Alzheimer’s disease (AD) is one of the leading neurodegenerative diseases worldwide, with growing evidence supporting its multifactorial etiology. The Alzheimer’s Disease Neuroimaging Initiative (ADNI) (Weiner et al. 2025) and similar projects have accumulated vast quantities of clinical, neuroimaging, and biomarker data, creating opportunities for scientific advances in the understanding and treatment of AD. ADNI has provided data for more than 6000 scientific papers publications (Weiner et al. 2025).

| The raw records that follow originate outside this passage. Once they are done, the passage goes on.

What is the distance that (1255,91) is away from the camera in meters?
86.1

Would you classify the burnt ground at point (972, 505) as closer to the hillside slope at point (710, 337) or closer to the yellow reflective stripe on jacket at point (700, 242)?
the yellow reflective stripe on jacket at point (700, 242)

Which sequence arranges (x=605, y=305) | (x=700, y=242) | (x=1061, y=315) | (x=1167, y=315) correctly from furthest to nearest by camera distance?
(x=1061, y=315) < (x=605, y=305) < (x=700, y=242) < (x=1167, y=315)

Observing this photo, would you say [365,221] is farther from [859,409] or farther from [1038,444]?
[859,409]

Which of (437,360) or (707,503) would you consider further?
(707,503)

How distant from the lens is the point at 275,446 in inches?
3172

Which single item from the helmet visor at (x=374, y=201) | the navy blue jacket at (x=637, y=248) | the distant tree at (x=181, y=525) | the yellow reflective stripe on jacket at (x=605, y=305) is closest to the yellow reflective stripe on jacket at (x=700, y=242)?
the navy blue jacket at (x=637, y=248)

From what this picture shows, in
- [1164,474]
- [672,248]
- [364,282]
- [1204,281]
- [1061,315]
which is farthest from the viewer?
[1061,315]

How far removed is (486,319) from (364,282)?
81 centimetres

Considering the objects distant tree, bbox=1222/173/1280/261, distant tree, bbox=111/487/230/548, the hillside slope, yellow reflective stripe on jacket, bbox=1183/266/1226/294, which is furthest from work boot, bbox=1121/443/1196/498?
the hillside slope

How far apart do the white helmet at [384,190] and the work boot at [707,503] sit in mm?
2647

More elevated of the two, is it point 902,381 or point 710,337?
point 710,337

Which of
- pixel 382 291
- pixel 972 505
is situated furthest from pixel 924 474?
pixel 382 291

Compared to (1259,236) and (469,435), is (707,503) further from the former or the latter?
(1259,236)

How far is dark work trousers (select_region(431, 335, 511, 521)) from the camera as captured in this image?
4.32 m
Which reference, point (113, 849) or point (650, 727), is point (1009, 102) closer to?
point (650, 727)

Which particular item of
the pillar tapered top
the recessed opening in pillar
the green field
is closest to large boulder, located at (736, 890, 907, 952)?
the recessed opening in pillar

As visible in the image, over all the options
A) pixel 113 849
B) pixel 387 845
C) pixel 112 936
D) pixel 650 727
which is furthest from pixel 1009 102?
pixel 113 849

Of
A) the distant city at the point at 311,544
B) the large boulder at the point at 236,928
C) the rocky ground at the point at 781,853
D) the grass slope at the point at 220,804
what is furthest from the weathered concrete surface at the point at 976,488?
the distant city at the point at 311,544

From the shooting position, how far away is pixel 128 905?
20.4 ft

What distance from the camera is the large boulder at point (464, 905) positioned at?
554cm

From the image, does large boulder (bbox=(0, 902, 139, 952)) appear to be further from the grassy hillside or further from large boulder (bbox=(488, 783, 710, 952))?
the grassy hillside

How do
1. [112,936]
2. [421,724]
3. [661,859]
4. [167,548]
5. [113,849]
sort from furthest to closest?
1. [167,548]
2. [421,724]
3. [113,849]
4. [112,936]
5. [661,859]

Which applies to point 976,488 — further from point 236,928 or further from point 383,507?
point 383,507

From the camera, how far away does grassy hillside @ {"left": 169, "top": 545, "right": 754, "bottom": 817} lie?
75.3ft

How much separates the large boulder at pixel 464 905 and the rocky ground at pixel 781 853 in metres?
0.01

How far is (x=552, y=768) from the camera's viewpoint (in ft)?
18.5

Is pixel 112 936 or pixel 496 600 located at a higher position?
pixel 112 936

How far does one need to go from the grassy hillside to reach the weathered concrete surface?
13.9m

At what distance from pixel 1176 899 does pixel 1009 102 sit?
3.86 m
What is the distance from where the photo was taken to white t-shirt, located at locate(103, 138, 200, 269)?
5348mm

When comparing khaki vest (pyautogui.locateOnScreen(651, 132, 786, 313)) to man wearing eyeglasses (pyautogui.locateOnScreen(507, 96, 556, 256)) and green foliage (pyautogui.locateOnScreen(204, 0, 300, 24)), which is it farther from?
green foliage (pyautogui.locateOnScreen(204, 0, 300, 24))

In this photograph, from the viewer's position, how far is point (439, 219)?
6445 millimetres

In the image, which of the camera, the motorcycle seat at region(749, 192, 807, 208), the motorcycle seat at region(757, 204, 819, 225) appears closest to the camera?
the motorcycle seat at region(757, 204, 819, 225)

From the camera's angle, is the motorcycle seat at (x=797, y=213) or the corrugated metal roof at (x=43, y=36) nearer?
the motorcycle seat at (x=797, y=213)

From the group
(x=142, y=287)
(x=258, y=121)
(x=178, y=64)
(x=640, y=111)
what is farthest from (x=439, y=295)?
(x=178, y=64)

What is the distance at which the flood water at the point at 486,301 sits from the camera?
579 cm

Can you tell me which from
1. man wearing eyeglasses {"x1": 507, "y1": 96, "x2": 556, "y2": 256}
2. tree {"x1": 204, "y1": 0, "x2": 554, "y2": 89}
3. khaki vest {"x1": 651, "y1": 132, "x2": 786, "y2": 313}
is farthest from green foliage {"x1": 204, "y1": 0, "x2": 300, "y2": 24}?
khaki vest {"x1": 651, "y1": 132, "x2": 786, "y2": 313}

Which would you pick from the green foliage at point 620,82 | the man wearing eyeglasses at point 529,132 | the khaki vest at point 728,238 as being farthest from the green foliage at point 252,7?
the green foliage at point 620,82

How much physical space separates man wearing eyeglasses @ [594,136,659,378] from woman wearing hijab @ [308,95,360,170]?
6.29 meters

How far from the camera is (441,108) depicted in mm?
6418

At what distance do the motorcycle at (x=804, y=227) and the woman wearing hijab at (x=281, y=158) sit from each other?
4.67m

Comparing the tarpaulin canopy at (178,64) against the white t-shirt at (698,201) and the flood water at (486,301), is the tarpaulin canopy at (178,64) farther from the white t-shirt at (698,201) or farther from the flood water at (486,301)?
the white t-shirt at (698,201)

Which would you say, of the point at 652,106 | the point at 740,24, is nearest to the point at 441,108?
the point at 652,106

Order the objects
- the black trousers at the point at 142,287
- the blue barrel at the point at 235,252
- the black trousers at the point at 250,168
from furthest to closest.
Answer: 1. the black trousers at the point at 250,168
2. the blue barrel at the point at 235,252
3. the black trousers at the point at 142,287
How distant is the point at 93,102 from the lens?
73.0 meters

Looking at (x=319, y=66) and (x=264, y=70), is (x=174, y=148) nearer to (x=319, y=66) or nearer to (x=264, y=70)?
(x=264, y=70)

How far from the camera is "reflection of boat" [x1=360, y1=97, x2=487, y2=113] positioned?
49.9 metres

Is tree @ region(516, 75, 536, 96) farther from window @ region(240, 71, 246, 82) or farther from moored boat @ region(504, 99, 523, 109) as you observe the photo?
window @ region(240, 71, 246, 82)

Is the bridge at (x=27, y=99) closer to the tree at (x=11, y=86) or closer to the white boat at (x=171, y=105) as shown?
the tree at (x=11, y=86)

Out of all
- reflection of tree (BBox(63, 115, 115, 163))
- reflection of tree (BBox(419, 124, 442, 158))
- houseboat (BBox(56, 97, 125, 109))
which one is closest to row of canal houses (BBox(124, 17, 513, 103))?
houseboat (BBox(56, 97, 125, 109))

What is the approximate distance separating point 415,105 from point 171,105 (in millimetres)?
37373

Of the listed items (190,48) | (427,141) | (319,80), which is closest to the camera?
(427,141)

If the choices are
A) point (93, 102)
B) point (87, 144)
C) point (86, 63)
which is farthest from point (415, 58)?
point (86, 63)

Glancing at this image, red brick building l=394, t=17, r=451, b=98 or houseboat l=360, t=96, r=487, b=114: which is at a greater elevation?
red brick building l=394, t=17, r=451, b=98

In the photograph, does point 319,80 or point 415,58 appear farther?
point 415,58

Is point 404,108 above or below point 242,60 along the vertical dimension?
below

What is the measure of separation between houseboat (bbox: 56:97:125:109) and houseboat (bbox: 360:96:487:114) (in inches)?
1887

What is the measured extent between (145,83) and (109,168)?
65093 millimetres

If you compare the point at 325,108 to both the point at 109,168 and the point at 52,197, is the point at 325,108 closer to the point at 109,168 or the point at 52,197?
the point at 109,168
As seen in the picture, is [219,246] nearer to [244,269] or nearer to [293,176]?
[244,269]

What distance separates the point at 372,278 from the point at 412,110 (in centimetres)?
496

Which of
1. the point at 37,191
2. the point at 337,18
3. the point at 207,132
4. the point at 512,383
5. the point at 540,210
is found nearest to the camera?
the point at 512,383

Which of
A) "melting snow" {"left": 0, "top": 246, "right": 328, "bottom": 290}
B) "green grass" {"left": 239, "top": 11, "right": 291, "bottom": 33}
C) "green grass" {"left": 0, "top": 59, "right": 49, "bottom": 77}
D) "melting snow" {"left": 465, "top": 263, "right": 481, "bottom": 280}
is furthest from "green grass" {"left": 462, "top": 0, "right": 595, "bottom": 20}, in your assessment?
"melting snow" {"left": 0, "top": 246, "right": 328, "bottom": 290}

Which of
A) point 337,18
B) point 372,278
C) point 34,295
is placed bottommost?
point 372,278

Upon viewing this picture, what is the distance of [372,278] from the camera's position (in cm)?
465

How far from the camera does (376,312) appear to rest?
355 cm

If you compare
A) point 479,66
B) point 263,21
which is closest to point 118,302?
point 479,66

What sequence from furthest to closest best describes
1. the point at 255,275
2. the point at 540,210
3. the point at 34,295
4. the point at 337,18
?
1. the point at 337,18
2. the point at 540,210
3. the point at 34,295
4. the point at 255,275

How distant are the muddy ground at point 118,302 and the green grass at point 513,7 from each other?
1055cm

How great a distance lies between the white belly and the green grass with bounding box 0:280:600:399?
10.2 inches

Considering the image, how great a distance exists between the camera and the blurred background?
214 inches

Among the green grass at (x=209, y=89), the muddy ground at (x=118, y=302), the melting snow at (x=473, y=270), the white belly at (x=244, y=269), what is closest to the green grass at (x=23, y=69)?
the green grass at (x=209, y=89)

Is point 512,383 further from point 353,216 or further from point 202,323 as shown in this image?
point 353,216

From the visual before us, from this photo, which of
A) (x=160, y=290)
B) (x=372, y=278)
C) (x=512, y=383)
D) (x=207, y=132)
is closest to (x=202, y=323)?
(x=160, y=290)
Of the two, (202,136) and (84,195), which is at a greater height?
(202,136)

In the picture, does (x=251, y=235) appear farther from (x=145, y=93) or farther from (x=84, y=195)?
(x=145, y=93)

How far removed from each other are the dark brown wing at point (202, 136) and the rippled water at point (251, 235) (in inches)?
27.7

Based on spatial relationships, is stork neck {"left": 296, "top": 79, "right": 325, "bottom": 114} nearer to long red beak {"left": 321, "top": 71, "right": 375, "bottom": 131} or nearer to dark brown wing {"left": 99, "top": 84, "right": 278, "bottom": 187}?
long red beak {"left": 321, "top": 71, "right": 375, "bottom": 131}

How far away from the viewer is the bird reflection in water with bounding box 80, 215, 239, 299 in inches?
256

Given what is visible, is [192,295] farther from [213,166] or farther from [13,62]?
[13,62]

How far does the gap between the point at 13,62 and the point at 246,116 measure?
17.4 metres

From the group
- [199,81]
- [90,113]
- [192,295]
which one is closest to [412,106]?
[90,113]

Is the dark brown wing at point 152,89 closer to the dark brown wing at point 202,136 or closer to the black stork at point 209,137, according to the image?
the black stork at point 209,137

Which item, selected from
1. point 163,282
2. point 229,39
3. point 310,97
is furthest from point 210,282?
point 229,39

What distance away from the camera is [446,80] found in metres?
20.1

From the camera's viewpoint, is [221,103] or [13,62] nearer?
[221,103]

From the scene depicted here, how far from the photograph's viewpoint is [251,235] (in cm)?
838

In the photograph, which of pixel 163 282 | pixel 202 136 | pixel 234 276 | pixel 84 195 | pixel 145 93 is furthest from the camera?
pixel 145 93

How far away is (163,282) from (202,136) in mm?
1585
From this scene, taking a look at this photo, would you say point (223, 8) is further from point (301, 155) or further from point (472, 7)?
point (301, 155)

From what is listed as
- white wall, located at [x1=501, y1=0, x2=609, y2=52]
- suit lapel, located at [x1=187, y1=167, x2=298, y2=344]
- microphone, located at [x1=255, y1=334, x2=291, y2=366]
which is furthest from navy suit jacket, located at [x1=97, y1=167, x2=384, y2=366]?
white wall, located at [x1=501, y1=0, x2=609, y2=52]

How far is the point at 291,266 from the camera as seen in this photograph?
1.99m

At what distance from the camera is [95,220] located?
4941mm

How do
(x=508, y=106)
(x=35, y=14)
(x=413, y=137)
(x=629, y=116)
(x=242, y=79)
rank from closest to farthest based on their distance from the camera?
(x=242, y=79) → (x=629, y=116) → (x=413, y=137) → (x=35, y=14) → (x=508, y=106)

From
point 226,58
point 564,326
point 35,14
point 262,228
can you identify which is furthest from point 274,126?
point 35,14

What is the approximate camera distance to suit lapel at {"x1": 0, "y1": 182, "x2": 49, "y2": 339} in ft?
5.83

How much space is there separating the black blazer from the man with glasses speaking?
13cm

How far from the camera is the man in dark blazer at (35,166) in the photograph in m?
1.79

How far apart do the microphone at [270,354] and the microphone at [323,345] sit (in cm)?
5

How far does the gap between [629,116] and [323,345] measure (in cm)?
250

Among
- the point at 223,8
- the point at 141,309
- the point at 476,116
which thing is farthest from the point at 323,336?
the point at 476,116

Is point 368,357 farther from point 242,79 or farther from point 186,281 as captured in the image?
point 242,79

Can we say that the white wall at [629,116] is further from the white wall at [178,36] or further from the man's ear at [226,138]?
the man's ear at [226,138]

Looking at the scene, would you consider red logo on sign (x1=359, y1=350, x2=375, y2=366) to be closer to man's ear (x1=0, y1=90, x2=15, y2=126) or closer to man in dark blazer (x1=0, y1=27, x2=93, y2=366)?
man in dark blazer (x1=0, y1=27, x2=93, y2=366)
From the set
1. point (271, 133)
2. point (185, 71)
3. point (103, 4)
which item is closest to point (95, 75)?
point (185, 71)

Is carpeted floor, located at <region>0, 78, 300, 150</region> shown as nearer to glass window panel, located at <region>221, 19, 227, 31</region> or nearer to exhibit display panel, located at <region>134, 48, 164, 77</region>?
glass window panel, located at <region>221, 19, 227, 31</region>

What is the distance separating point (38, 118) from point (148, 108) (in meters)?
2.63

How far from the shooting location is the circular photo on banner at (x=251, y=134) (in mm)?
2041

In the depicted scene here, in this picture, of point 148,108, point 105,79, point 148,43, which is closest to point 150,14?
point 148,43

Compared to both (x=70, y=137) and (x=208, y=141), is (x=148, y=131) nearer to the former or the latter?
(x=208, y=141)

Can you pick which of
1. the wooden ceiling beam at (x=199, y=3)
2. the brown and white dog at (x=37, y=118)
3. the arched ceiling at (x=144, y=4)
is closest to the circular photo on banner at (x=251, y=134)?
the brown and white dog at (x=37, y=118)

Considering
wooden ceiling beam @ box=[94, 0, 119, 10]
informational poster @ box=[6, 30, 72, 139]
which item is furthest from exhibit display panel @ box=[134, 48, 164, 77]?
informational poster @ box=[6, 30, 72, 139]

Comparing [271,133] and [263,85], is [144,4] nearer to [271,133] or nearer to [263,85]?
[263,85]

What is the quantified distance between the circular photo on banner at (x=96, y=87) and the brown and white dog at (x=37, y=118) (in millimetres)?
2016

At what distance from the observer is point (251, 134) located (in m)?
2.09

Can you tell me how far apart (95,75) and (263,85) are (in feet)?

Availability of such data is on the rise, due in part to data sharing mandates from funders like the National Institutes of Health. However, it often takes considerable time and effort for researchers to gain sufficient familiarity with the data to produce meaningful analyses. Learning curves can be steep due to inadequate or hard-to-locate documentation and example analysis code.

Open-source software solutions, particularly in the form of R packages (R Core Team 2019; Wickham and Bryan 2023), offer significant potential to address these barriers. The R programming language is widely used in biostatistics, machine learning, and clinical research. R packages are a well-known means for distributing cutting edge statistical software and documentation, and they often include data and analysis vignettes which demonstrate how the methods can be applied to data. But R packages can also be used to share data itself. The authors have maintained the ADNIMERGE R data package since 2017 ((ADNI) 2023). ADNIMERGE has been cited by about 250 articles¹ and has inspired related projects, such as the ANMERGE package of AddNeuroMed Consortium data (Birkenbihl et al. 2021). Vuorre and Crump (2021) demonstrated the utility of R packages for sharing data and analysis code from psychological experiments.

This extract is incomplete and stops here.